RALEIGH — Dan Forest took the state’s No. 2 post Monday, pledging as lieutenant governor to have a closer relationship with the governor than his predecessor.
N.C. Supreme Court Justice Paul Newby administered the oath of office to Forest in a private ceremony at the state Capitol attended by family and elected leaders.
“We have these opportunities before us. I truly hope that we will be bold enough and courageous enough to make those things happen,” the Republican said as Gov. Pat McCrory and House Speaker Thom Tillis watched from the audience.
The 45-year-old Raleigh architect is the son of former U.S. Sue Myrick, R-Charlotte. He won his first bid for public office in November, narrowly defeating Democrat Linda Coleman with the help of tea party activists. His election gave the GOP control of the top two positions in state government and the two legislative chambers.
The lieutenant governor’s post has little inherent power, unless the governor is unable to serve. His duties include presiding over the state Senate and serving on a few boards and commissions. But Forest said his role on state boards for education and community colleges gives him ample opportunity to advance his agenda.
“There are a lot of windows open, a lot of doors open to allow us to walk through them,” he said.
Forest moved his swearing-in ceremony to early in the week to allow him to preside in the Senate when the General Assembly convenes Wednesday for a one-day session.
Outside his official role, Forest said he wants to have a more coordinated relationship with Gov. Pat McCrory, a shift from his predecessor, Democrat Walter Dalton.
“We really hope to have a close relationship with the governor,” he said. “…The better that working relationship, the better the opportunity we are going to have to get some things done.”
McCrory said Monday he has talked to Forest about tackling one of his administration’s key priorities – developing a 25-year transportation infrastructure plan – because of his architectural background. He also plans to consult with him on education policy.

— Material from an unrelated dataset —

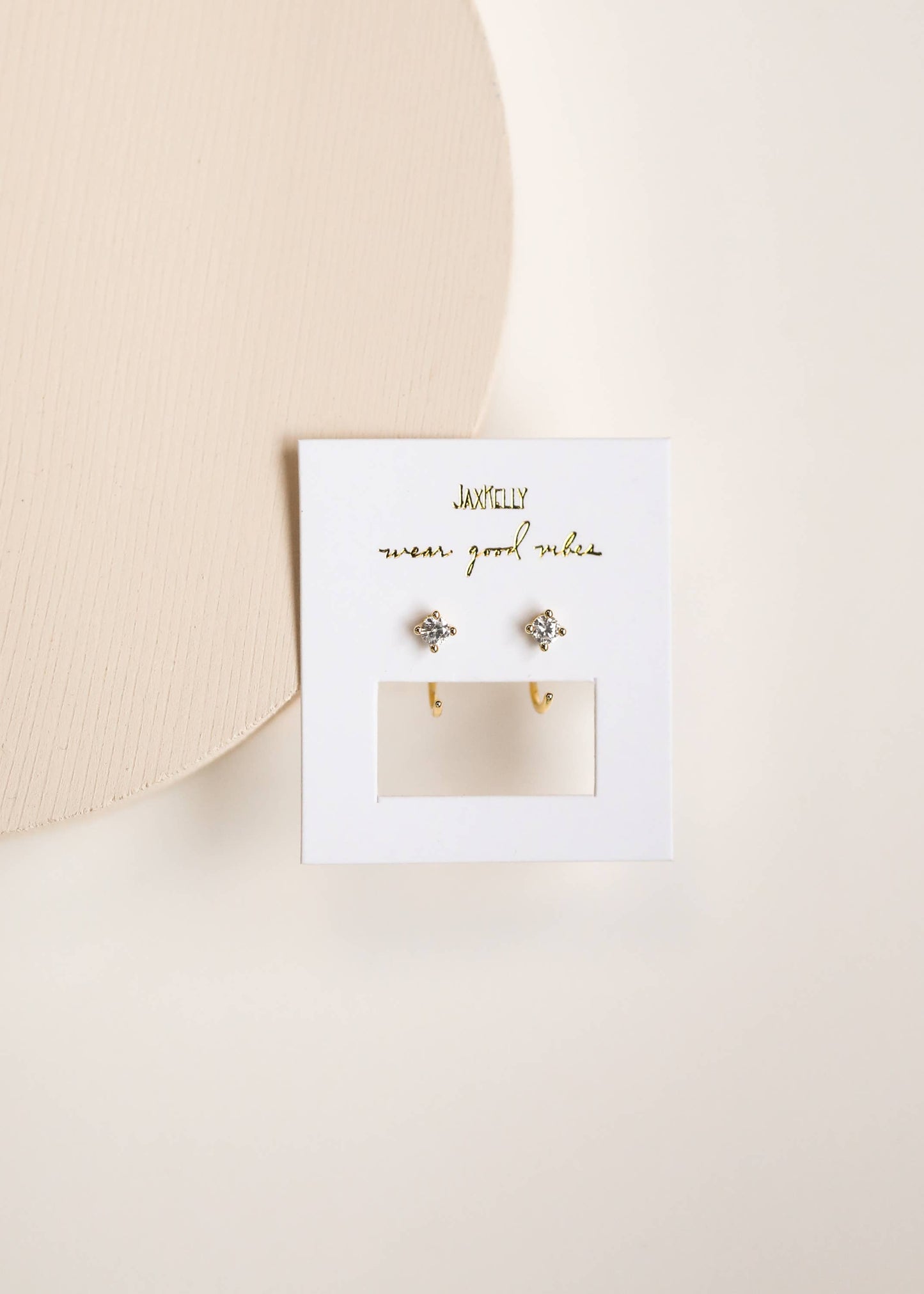 CZ Huggies - White - Gold Earrings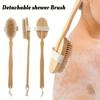Wooden Soap Box Shower Brush Set Natural Bristle Detachable Long Handle for Back Exfoliating Massager Bathroom Accessories Set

“Even though we are not constitutionally connected … we are going to have him play a major role,” McCrory said.
Forest, who is considered more conservative than McCrory, expressed support during his campaign for a constitutional amendment limiting spending and requiring public schools to ask students for proof of citizenship.
In his remarks at the ceremony, Forest emphasized efforts to cut regulations on businesses and reducing taxes, including the possible elimination of personal and corporate income taxes.